Imagine duas pombas dialogando na Praça dos Três Poderes.
– Viu só? Agora inventaram um Código de Ética.
– Triste país em que a ética precisa de um código para ser
entendida.
– A culpa é de Brasília, que está distante de tudo. Aqui,
tudo precisa ser reinventado, até a ética. Aqui, o poder é apenas uma forma
hierarquizada de solidão. Em Brasília, nenhuma multidão é uma multidão, são
vários solitários juntos.
– Literatura. A culpa é de Brasília porque foi aqui que
começou o Brasil moderno, ou o Brasil refém das empreiteiras.

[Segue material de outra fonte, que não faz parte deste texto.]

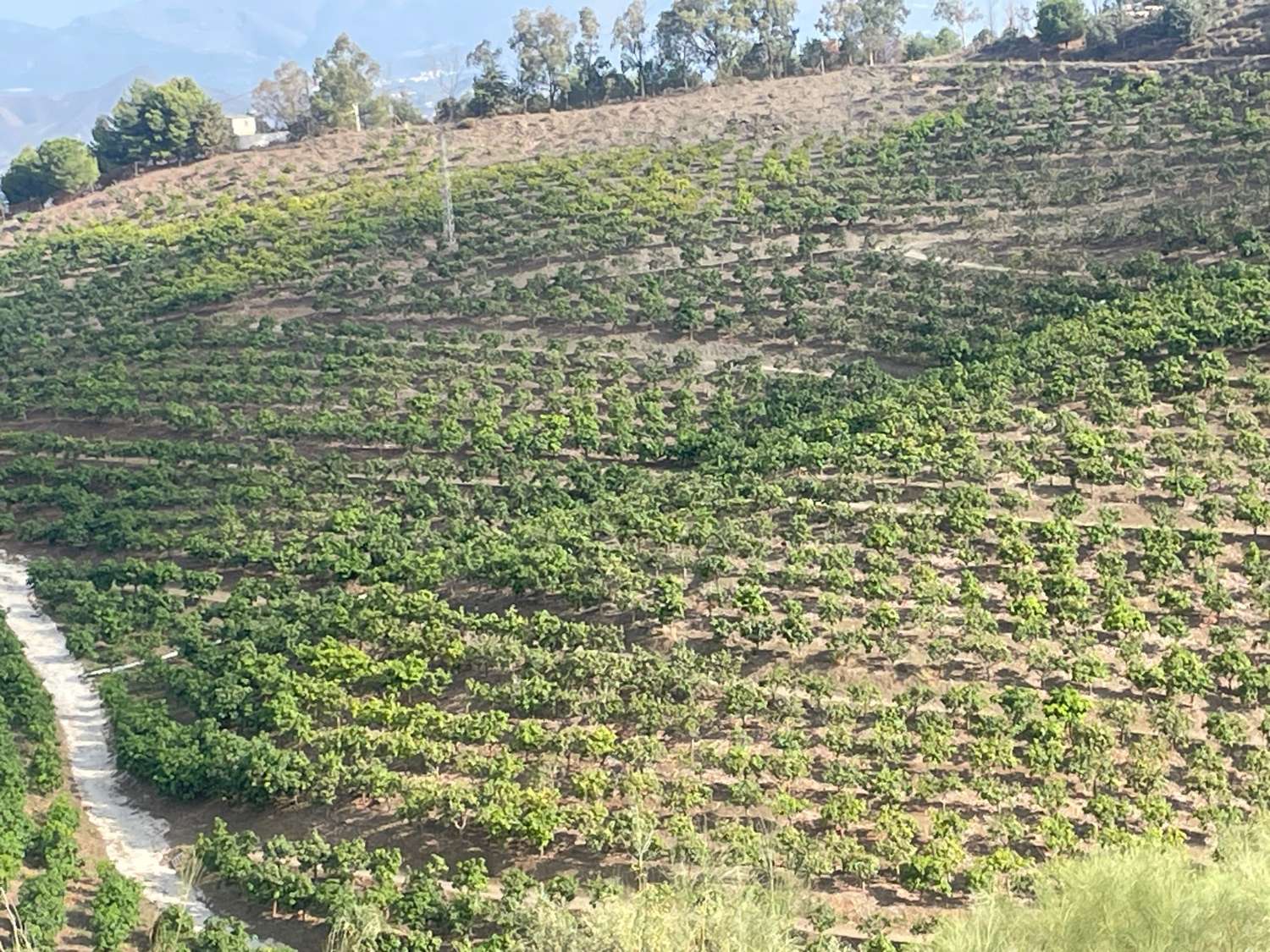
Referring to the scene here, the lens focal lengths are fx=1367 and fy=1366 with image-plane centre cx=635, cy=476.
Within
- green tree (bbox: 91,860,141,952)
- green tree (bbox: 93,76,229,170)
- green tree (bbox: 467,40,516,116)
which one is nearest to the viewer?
green tree (bbox: 91,860,141,952)

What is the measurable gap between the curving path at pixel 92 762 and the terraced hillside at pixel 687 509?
580 millimetres

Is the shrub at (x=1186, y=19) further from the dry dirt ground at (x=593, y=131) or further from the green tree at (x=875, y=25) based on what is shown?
the green tree at (x=875, y=25)

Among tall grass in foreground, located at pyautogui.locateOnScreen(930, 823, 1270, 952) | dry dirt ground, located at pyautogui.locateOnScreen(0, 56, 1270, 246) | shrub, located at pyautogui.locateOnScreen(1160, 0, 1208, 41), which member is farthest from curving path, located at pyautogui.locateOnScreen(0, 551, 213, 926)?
shrub, located at pyautogui.locateOnScreen(1160, 0, 1208, 41)

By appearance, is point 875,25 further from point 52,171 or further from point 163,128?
point 52,171

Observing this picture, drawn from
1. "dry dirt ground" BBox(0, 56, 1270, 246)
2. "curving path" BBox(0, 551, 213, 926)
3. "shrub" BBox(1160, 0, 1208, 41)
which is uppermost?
"shrub" BBox(1160, 0, 1208, 41)

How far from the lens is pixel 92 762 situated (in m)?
27.7

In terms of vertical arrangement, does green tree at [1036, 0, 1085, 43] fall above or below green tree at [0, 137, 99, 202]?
above

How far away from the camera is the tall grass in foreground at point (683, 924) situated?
16.1 meters

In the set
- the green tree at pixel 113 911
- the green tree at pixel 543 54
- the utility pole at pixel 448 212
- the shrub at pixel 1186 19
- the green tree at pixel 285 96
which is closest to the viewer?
the green tree at pixel 113 911

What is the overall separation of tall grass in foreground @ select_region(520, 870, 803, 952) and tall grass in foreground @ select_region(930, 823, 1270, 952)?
2052mm

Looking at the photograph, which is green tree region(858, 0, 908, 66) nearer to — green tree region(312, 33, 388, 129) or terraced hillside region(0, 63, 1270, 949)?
terraced hillside region(0, 63, 1270, 949)

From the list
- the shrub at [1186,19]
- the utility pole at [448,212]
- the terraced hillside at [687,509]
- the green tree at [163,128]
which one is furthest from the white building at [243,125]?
the shrub at [1186,19]

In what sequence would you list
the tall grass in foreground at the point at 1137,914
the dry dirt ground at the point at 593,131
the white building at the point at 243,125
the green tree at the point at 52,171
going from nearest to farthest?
the tall grass in foreground at the point at 1137,914
the dry dirt ground at the point at 593,131
the green tree at the point at 52,171
the white building at the point at 243,125

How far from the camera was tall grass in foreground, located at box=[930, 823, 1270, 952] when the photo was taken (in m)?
14.9
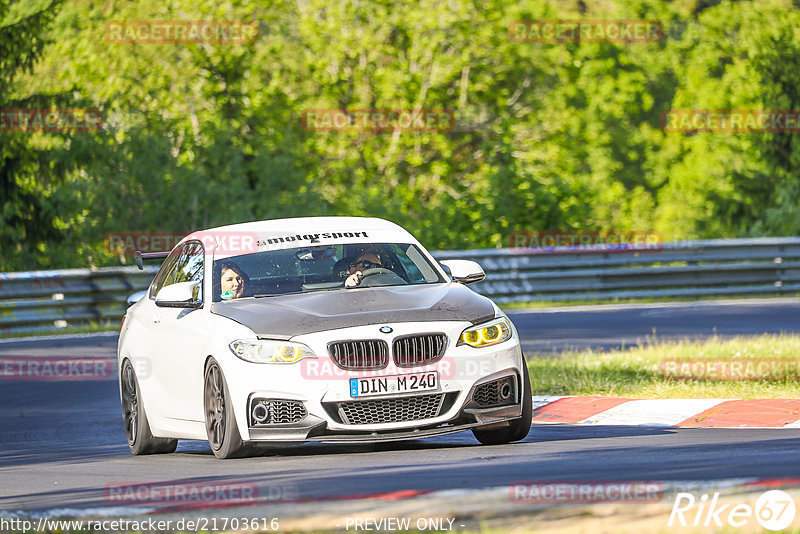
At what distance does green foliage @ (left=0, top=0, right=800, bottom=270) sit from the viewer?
101ft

Juscelino
inaugurou o regime sob o qual vivemos e do qual tudo o mais é decorrência: a
ilicitocracia. O governo por licitação suspeita, o lobby como programa, o
“quanto eu levo nisso” como lema e a propina como sistema. Ao mesmo tempo em
que desbravávamos o nosso oeste político, rompíamos a barreira moral que nos
mantinha agropastoris e atrasados e nos privava da mola universal do progresso,
que é o superfaturamento. E tudo continua igual. Só inovamos o processo: aqui,
o refém é sempre o mesmo e mudam os bandidos.
– Não, não, é algo no ar. Algo na luz, algo no chão. A
construção de Brasília mexeu com o que não era para ser mexido, despertou um
monstro enterrado, furou um veio maligno. Isso que anda por aí não é mau
caráter, é escapamento. Collor respirou essas emanações na adolescência. Era um
filho da profanação. Aquilo não era falta de escrúpulos, era intoxicação.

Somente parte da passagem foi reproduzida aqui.